Titian’s shift from panel to canvas transformed painting forever. Unlike Florentine artists stuck on wood panels, the Venetian School of painting embraced canvas early.

The flexibility of canvas let Titian work larger. His canvases for Philip II traveled across Europe without cracking.

I’ve tried replicating his grounds:

  • Medium-weight linen
  • Warm reddish-brown base layers
  • Thin gesso application

This warm ground shows through subtly in finished works. Technical analysis at the National Gallery London reveals how these grounds affected his color choices.

His large-scale church works needed special preparation. The Frari Church “Assumption” canvas required unique structural support that still holds after 500 years.

Pigments and Materials

Titian’s palette evolved throughout his career. Venetian colorism depended on specific materials:

Favorite color combinations included:

  • Ultramarine blue (from lapis lazuli) against warm earth tones
  • Vermilion reds layered over darker grounds
  • Lead white mixed with tiny amounts of other pigments for flesh

The binding media varied too. He used different oil mixtures depending on the effect needed:

  • Thicker medium for impasto highlights
  • Thin, resinous glazes for shadows and transitions
  • Specialized medium for the famous Titian red

Art restoration reveals his paint layers often contain unexpected pigments. X-rays at the Uffizi Gallery show lead white in areas that appear dark to create subtle luminosity.

### Data listing
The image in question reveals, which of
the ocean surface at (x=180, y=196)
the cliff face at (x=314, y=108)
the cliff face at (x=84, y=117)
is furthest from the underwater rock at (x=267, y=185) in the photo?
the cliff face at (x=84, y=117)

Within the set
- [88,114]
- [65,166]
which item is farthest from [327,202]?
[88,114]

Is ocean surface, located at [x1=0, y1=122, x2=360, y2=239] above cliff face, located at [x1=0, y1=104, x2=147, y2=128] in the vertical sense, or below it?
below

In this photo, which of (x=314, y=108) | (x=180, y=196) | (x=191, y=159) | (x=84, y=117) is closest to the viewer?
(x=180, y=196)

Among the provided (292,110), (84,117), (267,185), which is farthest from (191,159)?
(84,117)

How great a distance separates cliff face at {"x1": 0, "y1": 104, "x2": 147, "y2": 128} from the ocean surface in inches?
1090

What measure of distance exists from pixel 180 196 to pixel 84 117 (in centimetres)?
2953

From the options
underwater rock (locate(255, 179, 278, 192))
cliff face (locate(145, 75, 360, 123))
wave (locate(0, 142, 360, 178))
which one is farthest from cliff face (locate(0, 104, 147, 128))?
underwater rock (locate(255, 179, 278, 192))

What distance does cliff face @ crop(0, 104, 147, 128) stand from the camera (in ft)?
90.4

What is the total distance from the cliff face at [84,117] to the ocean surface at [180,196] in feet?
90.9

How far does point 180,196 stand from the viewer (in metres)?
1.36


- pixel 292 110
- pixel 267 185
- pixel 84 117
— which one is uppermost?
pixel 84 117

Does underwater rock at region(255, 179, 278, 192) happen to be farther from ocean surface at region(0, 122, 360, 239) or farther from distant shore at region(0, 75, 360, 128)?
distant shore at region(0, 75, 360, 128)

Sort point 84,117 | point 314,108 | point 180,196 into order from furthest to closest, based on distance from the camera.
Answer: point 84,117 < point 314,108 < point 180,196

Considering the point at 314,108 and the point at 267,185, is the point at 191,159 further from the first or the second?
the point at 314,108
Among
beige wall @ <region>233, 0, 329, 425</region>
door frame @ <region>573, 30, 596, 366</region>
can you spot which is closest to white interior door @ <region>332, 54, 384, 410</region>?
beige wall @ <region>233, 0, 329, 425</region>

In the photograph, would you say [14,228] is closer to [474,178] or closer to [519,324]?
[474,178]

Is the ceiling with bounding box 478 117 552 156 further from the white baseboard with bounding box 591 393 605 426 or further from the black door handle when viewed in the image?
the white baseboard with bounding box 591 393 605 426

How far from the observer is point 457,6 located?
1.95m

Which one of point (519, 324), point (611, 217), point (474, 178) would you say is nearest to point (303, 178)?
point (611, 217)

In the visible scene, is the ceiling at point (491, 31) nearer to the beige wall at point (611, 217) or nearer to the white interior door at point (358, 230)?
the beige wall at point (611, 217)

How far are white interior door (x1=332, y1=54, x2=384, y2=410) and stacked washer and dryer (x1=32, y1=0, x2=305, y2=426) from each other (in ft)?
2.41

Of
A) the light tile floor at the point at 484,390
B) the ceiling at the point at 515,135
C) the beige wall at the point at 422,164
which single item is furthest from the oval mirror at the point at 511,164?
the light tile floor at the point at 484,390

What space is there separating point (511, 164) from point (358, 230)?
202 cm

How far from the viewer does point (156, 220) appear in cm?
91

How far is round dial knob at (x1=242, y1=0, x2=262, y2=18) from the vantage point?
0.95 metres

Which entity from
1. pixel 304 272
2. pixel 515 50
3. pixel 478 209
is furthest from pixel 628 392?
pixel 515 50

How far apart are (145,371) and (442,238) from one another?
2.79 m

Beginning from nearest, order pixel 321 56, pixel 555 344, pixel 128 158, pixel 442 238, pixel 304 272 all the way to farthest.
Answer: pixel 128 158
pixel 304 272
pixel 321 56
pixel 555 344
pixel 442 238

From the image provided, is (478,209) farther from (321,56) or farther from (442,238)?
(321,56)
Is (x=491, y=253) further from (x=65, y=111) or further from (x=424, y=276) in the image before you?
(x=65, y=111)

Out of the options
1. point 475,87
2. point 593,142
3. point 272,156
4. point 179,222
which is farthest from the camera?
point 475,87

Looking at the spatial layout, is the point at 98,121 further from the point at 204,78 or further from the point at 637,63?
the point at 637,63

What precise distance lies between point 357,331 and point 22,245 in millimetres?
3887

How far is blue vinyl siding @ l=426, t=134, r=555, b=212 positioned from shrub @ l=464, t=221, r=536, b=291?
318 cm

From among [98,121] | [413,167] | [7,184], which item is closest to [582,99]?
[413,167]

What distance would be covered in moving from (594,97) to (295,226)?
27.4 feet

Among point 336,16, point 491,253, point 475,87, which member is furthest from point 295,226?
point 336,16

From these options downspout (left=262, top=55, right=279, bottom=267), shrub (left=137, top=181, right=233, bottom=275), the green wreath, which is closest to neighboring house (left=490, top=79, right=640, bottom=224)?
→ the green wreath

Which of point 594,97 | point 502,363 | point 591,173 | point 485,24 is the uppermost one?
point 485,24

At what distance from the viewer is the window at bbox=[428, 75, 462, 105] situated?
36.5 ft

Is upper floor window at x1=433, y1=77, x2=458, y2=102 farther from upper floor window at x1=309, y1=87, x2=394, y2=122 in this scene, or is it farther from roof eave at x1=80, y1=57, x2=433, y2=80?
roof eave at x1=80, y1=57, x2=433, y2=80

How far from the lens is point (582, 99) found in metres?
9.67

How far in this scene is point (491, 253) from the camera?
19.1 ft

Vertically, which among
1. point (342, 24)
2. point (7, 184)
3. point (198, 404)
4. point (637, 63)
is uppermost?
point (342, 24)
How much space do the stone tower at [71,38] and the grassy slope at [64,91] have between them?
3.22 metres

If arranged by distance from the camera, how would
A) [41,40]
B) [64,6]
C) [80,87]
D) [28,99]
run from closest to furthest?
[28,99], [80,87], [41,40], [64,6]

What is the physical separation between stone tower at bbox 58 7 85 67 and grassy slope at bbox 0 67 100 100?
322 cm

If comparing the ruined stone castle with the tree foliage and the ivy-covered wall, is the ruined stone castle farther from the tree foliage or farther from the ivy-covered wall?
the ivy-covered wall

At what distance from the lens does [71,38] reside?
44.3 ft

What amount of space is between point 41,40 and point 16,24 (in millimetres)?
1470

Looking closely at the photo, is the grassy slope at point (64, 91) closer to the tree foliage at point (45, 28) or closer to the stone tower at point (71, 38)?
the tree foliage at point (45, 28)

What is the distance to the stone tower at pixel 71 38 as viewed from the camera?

### To be done
Answer these from the Titian excerpt:
1. What weight of linen appears in the list for replicating his grounds?
2. Which church's "Assumption" canvas required unique structural support?
3. What pigment do X-rays at the Uffizi Gallery show in areas that appear dark?

### Written answer
1. Medium-weight
2. The Frari Church
3. Lead white